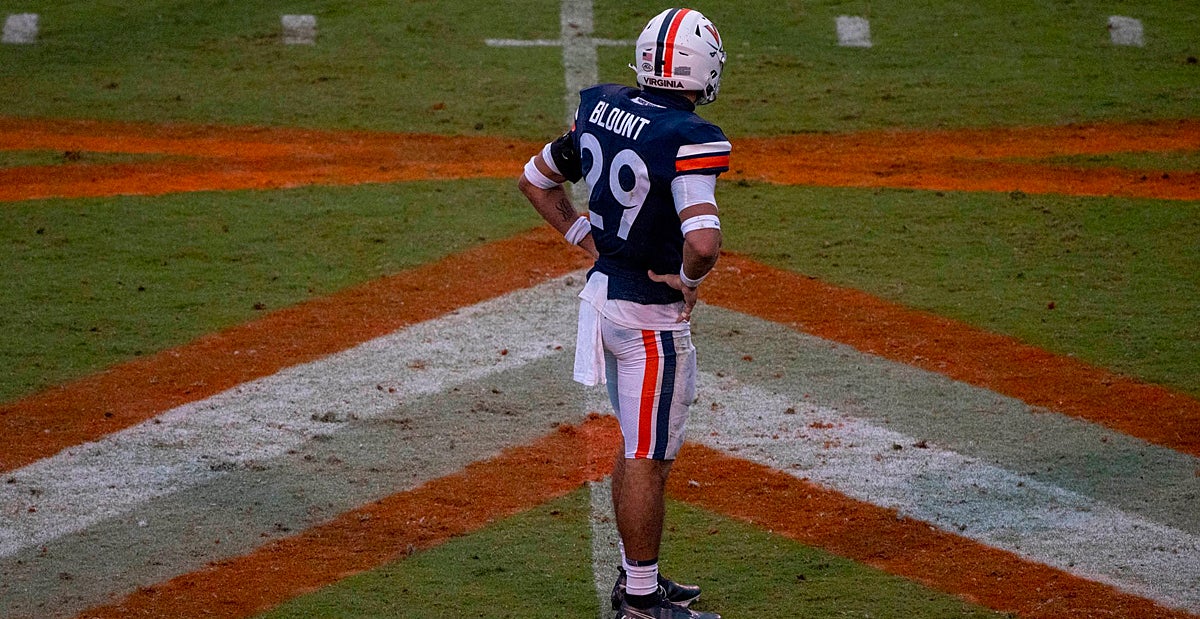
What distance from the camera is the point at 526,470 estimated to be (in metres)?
5.65

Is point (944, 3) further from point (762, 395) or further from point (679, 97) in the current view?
point (679, 97)

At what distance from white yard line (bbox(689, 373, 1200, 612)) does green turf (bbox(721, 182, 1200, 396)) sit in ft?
4.68

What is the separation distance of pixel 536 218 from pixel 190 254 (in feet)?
7.21

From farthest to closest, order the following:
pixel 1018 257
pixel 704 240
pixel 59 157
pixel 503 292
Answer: pixel 59 157 < pixel 1018 257 < pixel 503 292 < pixel 704 240

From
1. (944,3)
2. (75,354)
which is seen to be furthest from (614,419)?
(944,3)

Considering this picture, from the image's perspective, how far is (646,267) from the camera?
14.4 ft

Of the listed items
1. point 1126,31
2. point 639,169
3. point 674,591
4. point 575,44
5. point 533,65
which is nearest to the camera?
point 639,169

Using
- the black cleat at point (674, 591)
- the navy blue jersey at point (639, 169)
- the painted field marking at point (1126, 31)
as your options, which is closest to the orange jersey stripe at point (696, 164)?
the navy blue jersey at point (639, 169)

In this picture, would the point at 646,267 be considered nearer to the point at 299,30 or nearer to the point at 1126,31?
the point at 299,30

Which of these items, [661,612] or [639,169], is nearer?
[639,169]

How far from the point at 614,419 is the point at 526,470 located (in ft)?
2.17

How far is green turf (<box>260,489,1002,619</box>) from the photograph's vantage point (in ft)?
15.0

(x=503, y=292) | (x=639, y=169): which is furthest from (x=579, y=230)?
(x=503, y=292)

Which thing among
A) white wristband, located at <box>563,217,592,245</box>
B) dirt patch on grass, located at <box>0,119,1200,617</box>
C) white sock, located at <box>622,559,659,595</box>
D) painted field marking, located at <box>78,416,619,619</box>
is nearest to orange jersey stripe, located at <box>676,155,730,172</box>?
white wristband, located at <box>563,217,592,245</box>
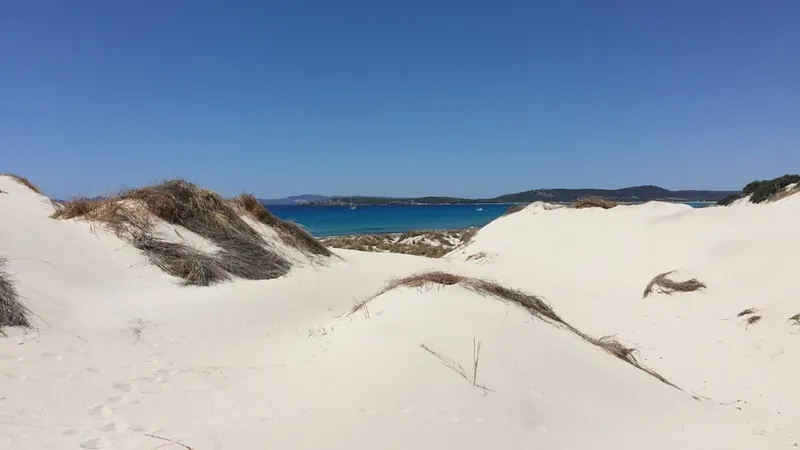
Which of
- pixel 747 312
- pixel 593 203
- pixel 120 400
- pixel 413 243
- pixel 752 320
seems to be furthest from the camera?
pixel 413 243

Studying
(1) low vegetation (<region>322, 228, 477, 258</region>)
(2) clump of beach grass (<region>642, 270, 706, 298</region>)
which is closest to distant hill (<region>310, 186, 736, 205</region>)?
(1) low vegetation (<region>322, 228, 477, 258</region>)

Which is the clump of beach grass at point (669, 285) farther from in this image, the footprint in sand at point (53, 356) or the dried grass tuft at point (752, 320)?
the footprint in sand at point (53, 356)

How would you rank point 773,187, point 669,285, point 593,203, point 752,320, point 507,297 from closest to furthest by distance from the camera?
1. point 507,297
2. point 752,320
3. point 669,285
4. point 593,203
5. point 773,187

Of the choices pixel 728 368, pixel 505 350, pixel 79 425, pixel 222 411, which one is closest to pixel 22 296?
pixel 79 425

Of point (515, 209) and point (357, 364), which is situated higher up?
point (515, 209)

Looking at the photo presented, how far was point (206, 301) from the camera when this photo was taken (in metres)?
7.93

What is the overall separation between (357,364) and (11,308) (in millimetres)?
3997

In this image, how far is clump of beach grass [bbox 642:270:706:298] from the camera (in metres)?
11.3

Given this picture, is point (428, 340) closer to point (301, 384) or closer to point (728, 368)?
point (301, 384)

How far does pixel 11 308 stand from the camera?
533cm

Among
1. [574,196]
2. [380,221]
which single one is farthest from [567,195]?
[380,221]

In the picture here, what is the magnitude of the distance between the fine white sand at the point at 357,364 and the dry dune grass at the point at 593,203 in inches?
384

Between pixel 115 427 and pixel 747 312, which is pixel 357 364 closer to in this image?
pixel 115 427

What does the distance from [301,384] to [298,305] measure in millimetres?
4150
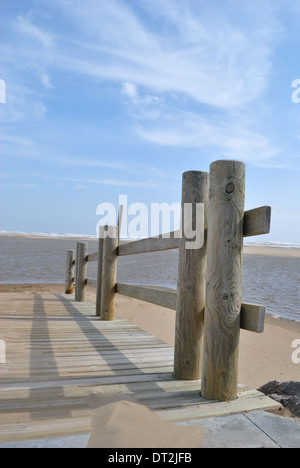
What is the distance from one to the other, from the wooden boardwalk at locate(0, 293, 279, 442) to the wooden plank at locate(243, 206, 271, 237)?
0.98 metres

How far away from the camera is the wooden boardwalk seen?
1778mm

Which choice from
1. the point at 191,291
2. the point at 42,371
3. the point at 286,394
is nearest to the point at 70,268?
the point at 42,371

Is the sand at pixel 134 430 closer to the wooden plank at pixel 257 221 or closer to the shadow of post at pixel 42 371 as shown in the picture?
the shadow of post at pixel 42 371

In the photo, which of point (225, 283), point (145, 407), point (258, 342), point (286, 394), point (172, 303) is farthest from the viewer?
point (258, 342)

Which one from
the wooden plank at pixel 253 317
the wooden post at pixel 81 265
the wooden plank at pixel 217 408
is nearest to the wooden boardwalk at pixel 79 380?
the wooden plank at pixel 217 408

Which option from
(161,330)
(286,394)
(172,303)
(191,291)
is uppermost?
(191,291)

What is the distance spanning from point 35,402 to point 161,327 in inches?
186

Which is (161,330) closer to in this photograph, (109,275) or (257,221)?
(109,275)

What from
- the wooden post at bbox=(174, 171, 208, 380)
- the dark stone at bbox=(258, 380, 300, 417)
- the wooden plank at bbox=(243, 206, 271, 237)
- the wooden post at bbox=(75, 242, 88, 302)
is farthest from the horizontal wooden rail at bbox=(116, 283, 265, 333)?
the wooden post at bbox=(75, 242, 88, 302)

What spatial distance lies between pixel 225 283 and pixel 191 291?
40cm

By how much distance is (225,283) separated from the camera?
6.65 ft

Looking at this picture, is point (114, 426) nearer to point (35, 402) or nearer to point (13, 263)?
point (35, 402)

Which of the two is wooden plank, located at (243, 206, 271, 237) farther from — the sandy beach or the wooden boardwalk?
the sandy beach
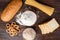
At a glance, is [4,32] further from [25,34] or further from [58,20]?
[58,20]

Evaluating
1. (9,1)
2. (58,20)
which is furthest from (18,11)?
(58,20)

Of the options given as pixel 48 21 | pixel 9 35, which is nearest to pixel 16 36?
pixel 9 35

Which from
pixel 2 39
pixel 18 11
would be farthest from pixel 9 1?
pixel 2 39

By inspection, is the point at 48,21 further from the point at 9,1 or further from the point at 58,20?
the point at 9,1

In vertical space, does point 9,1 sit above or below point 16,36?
above

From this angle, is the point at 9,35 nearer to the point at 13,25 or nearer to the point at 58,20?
the point at 13,25

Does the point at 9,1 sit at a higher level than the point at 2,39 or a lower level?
higher
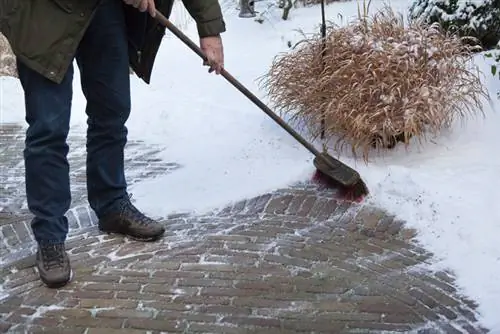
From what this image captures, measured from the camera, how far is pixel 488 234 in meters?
3.27

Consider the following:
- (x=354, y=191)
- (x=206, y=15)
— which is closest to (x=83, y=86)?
(x=206, y=15)

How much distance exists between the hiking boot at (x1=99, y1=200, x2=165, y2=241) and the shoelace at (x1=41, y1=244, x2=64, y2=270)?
41cm

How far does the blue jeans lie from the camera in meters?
2.87

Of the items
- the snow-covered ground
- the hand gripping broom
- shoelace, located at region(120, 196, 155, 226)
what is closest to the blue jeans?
shoelace, located at region(120, 196, 155, 226)

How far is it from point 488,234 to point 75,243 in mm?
1903

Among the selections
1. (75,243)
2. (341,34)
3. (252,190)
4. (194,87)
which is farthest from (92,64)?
(194,87)

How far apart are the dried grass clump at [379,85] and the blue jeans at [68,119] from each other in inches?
55.7

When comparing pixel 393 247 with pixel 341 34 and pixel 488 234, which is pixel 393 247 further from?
pixel 341 34

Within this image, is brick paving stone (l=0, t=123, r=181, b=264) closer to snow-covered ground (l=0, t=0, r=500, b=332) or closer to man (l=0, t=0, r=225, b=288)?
snow-covered ground (l=0, t=0, r=500, b=332)

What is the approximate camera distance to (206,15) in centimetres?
320

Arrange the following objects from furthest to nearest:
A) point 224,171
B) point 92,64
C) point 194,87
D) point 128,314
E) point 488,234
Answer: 1. point 194,87
2. point 224,171
3. point 488,234
4. point 92,64
5. point 128,314

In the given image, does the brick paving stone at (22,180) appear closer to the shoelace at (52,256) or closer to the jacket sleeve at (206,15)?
the shoelace at (52,256)

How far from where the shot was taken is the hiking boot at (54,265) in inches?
118

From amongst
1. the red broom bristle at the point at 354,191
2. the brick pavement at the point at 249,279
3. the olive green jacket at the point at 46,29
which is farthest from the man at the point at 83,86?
the red broom bristle at the point at 354,191
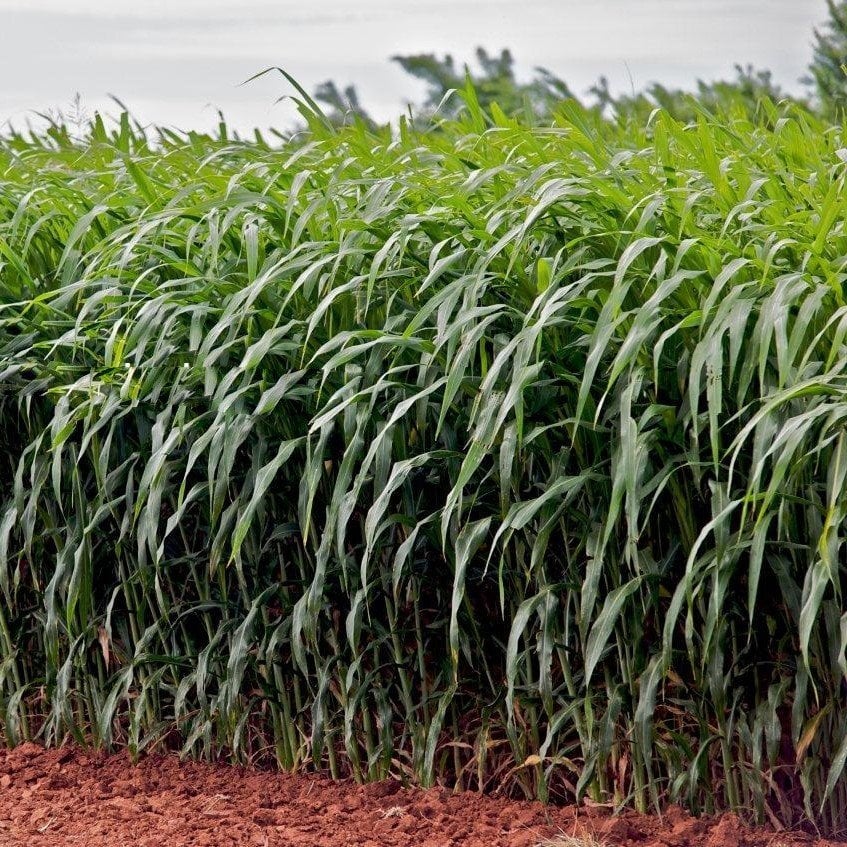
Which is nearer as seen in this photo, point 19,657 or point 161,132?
point 19,657

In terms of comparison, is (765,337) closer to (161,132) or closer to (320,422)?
(320,422)

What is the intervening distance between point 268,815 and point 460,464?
3.23ft

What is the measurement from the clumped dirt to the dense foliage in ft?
0.24

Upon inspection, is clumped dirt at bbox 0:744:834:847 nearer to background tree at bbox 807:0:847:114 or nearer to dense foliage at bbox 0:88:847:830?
dense foliage at bbox 0:88:847:830

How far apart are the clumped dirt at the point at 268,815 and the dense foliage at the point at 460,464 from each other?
0.07m

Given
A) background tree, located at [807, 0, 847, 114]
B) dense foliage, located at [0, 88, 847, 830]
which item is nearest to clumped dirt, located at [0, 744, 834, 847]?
dense foliage, located at [0, 88, 847, 830]

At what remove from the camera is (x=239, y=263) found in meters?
3.13

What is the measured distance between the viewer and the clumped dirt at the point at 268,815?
2719 mm

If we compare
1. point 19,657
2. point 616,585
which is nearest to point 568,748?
point 616,585

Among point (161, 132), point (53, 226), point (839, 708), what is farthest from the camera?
point (161, 132)

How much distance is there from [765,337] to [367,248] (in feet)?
3.26

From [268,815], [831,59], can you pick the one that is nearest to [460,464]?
[268,815]

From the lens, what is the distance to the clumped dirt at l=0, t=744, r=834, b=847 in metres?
2.72

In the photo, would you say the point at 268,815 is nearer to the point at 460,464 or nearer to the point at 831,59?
the point at 460,464
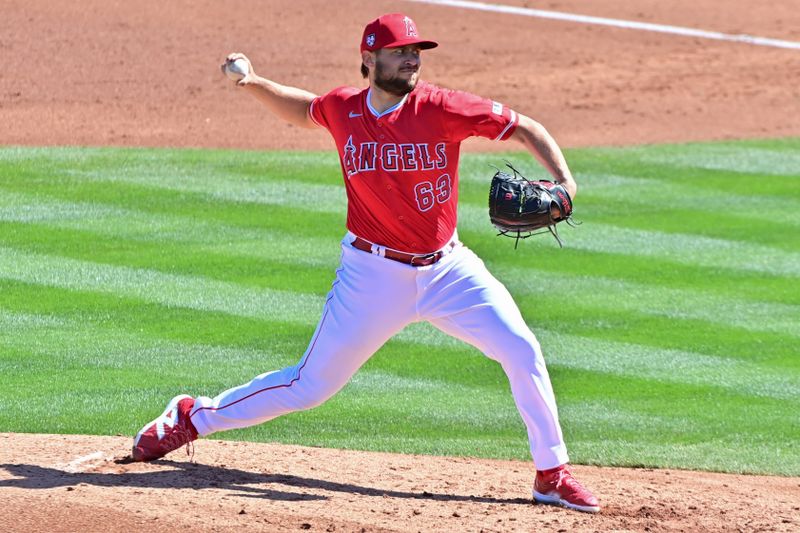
○ ○ ○ ○
List every line of the data above that contains the string "tree".

Upon inspection, is clumped dirt at bbox 0:744:834:847 nearer to background tree at bbox 807:0:847:114 or nearer to dense foliage at bbox 0:88:847:830?
A) background tree, located at [807, 0, 847, 114]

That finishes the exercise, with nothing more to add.